**Task item**
Retype the passage below on early coal gas networks word for word, from beginning to end.

**Document passage**
It was these costs that meant that, apart from one or two affluent enthusiasts, the initial producers and consumers of coal gas were almost exclusively mills and factories. This began to change in 1814 with the opening of the first public gasworks in London, the purpose of which was to produce and distribute gas to private consumers for the purposes of lighting.14 At first, these consumers were limited to affluent individuals and local councils, the latter using it to deliver the new public service of streetlighting.15 However, as further gasworks opened and expanded, the price of coal gas fell and domestic gaslighting became increasingly widespread.16 The manufacturing and distribution systems for coal gas subsequently became known as ‘town gas networks’, each typically serving a single town or district and consisting of an array of buried pipes that connected dispersed consumers to a central gasworks. By 1819, town gas networks had been established in the cities of Bath, Birmingham, Bristol, Cheltenham, Edinburgh, Exeter, Glasgow, Leeds, Liverpool, London, Preston, and Manchester.17 By 1882, this number had risen to over 500.18

Even before the debut of town gas networks however, challenges had emerged concerning the balancing of demand and supply for gas. In mills and factories (as within town networks from 1814 onward), artificial light was generally required only during the hours of darkness and daily demand was characterised by a pronounced evening peak.19 Conversely, patterns of production required consistency across the day. Manufacturing processes were often slow to start, with retorts taking time to heat up. These devices also did not react well to rapid alterations in operating procedures and gas workers therefore had to gradually heat their retorts and produce gas over extended periods.20 This resulted in a diurnal disconnect between the timings of peak gas demand and the timings of supply.

**Supplied information**

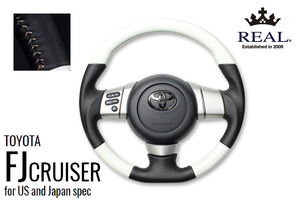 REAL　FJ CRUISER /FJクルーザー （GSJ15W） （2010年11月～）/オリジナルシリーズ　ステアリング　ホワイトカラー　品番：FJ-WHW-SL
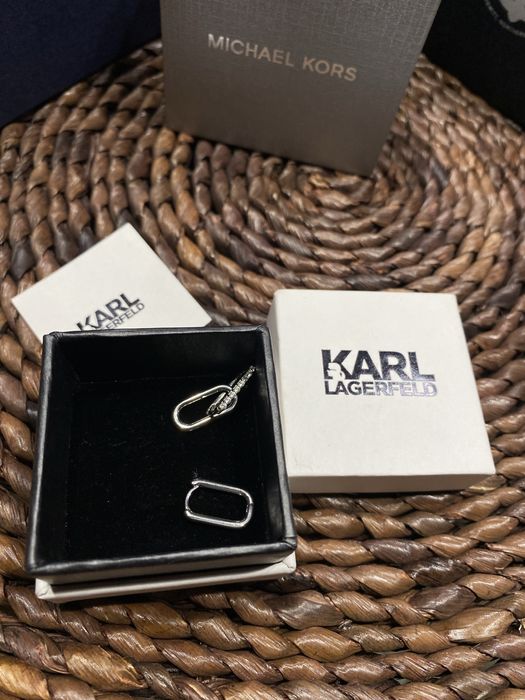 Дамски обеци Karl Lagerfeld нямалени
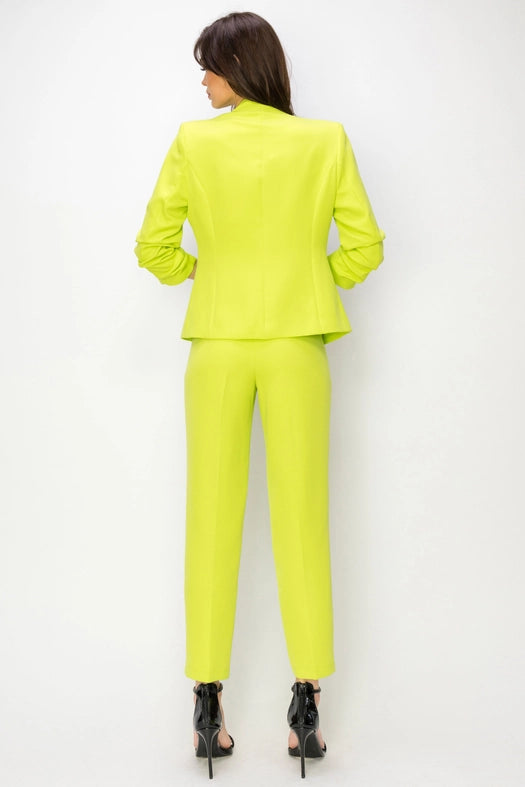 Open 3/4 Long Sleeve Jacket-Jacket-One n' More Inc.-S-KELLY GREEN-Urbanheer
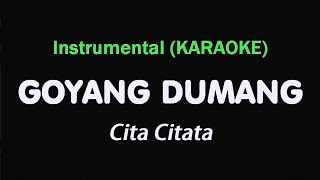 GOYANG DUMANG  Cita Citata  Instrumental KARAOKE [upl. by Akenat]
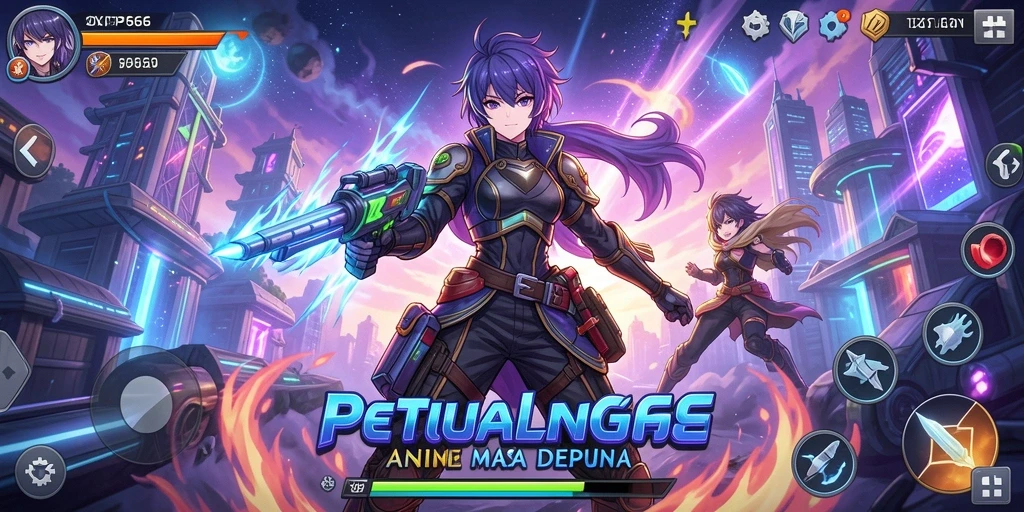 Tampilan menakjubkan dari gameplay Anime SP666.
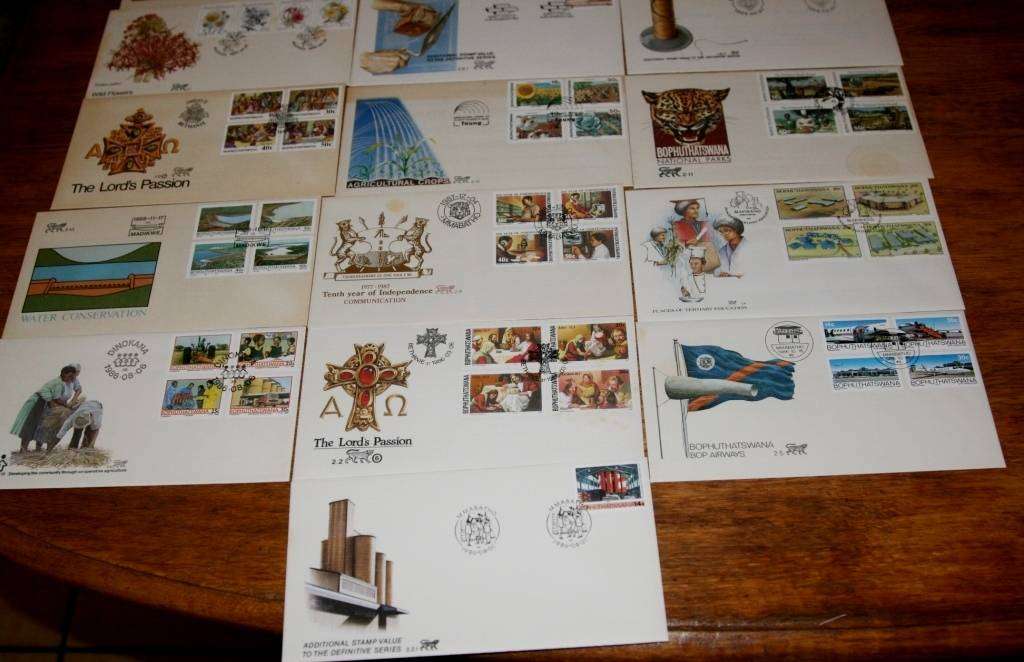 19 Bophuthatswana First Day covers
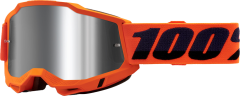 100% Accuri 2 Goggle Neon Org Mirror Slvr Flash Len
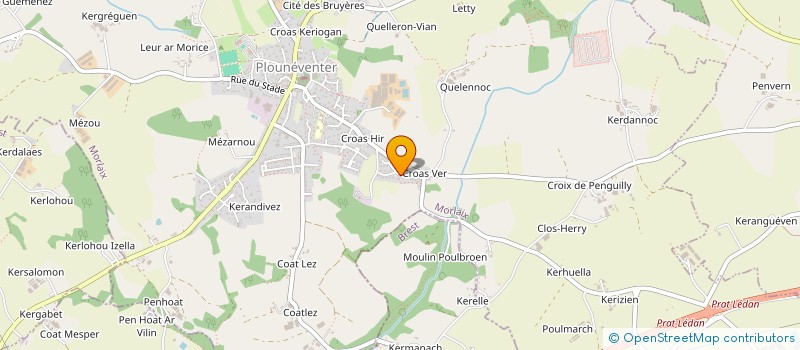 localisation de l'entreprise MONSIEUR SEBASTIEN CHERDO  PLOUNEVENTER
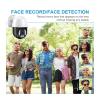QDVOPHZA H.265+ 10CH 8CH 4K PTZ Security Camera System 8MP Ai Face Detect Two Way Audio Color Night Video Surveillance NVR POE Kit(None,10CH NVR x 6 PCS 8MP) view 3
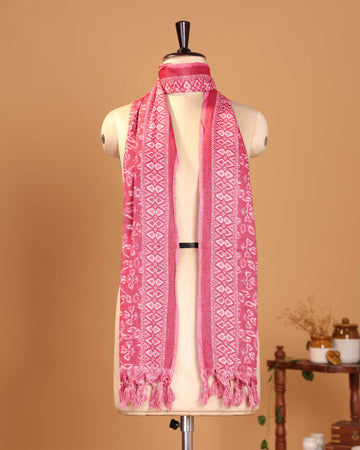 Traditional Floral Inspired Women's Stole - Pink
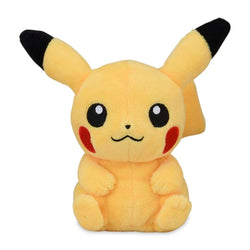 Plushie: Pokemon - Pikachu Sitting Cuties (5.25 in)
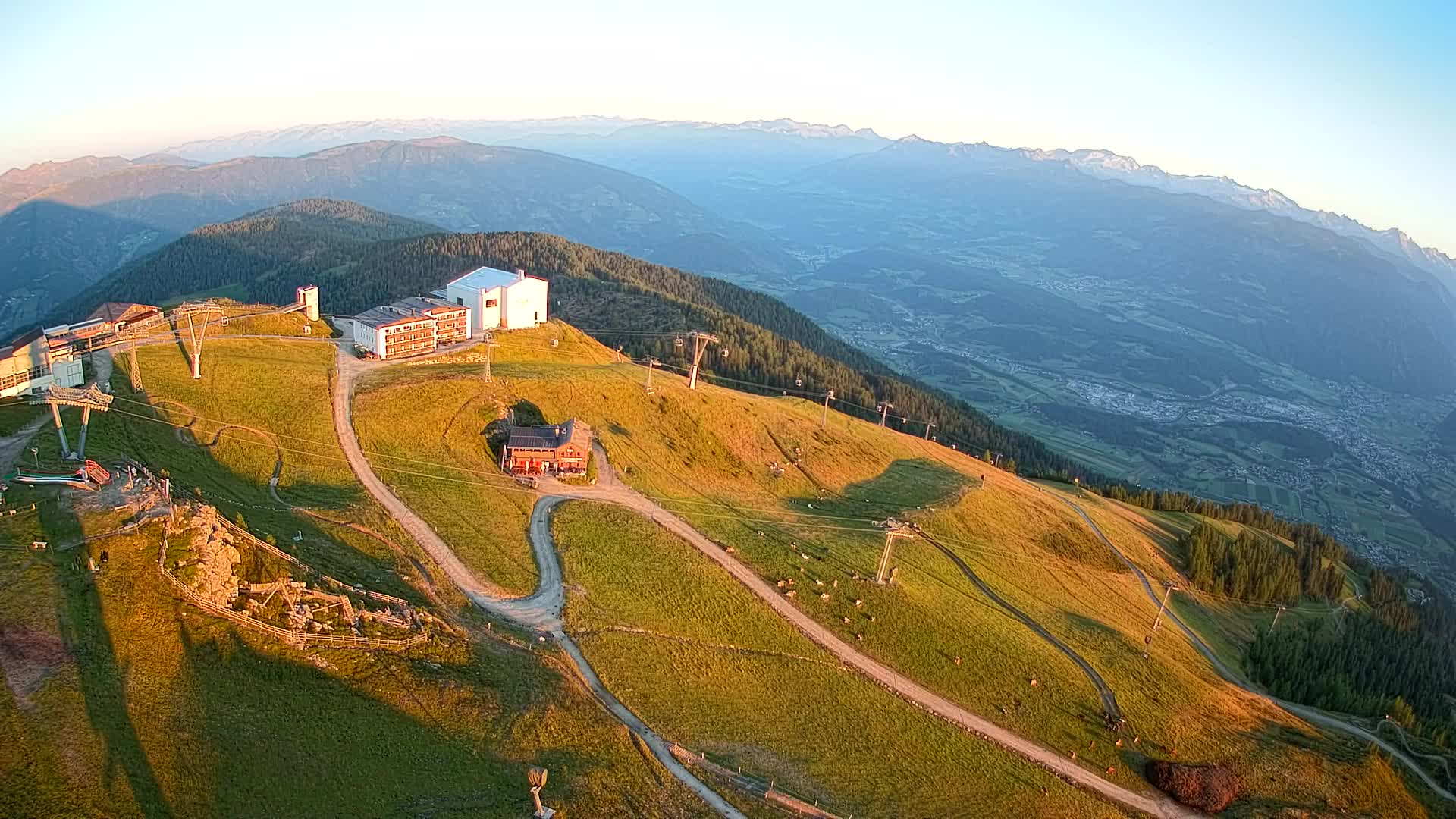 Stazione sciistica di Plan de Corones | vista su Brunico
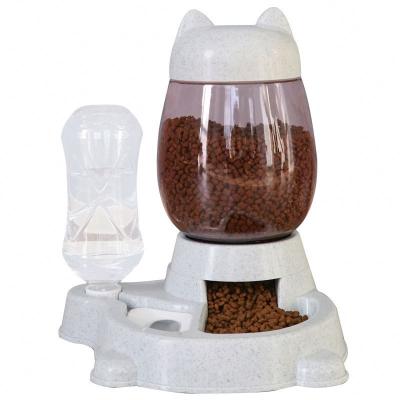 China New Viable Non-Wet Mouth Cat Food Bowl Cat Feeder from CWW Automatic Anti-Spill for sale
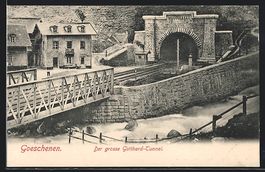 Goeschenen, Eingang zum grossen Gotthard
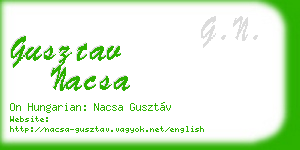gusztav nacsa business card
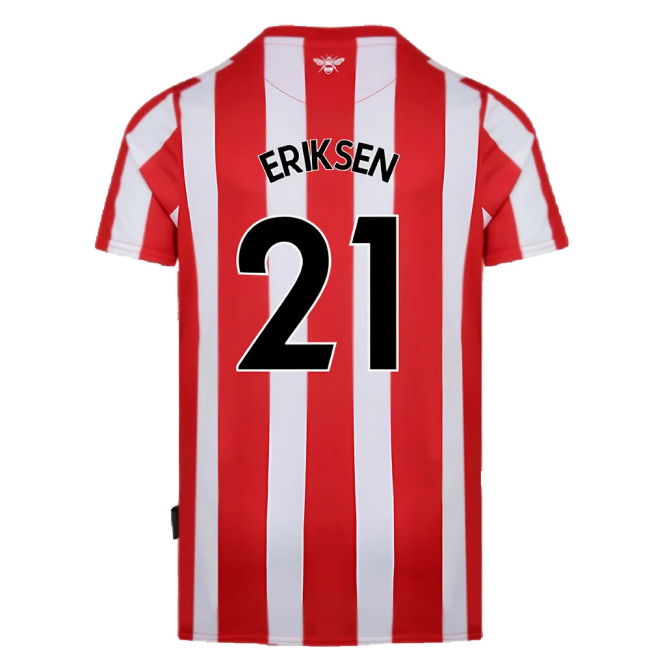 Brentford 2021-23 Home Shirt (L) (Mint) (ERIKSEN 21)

**Result of this task**
It was these costs that meant that, apart from one or two affluent enthusiasts, the initial producers and consumers of coal gas were almost exclusively mills and factories. This began to change in 1814 with the opening of the first public gasworks in London, the purpose of which was to produce and distribute gas to private consumers for the purposes of lighting.14 At first, these consumers were limited to affluent individuals and local councils, the latter using it to deliver the new public service of streetlighting.15 However, as further gasworks opened and expanded, the price of coal gas fell and domestic gaslighting became increasingly widespread.16 The manufacturing and distribution systems for coal gas subsequently became known as ‘town gas networks’, each typically serving a single town or district and consisting of an array of buried pipes that connected dispersed consumers to a central gasworks. By 1819, town gas networks had been established in the cities of Bath, Birmingham, Bristol, Cheltenham, Edinburgh, Exeter, Glasgow, Leeds, Liverpool, London, Preston, and Manchester.17 By 1882, this number had risen to over 500.18

Even before the debut of town gas networks however, challenges had emerged concerning the balancing of demand and supply for gas. In mills and factories (as within town networks from 1814 onward), artificial light was generally required only during the hours of darkness and daily demand was characterised by a pronounced evening peak.19 Conversely, patterns of production required consistency across the day. Manufacturing processes were often slow to start, with retorts taking time to heat up. These devices also did not react well to rapid alterations in operating procedures and gas workers therefore had to gradually heat their retorts and produce gas over extended periods.20 This resulted in a diurnal disconnect between the timings of peak gas demand and the timings of supply.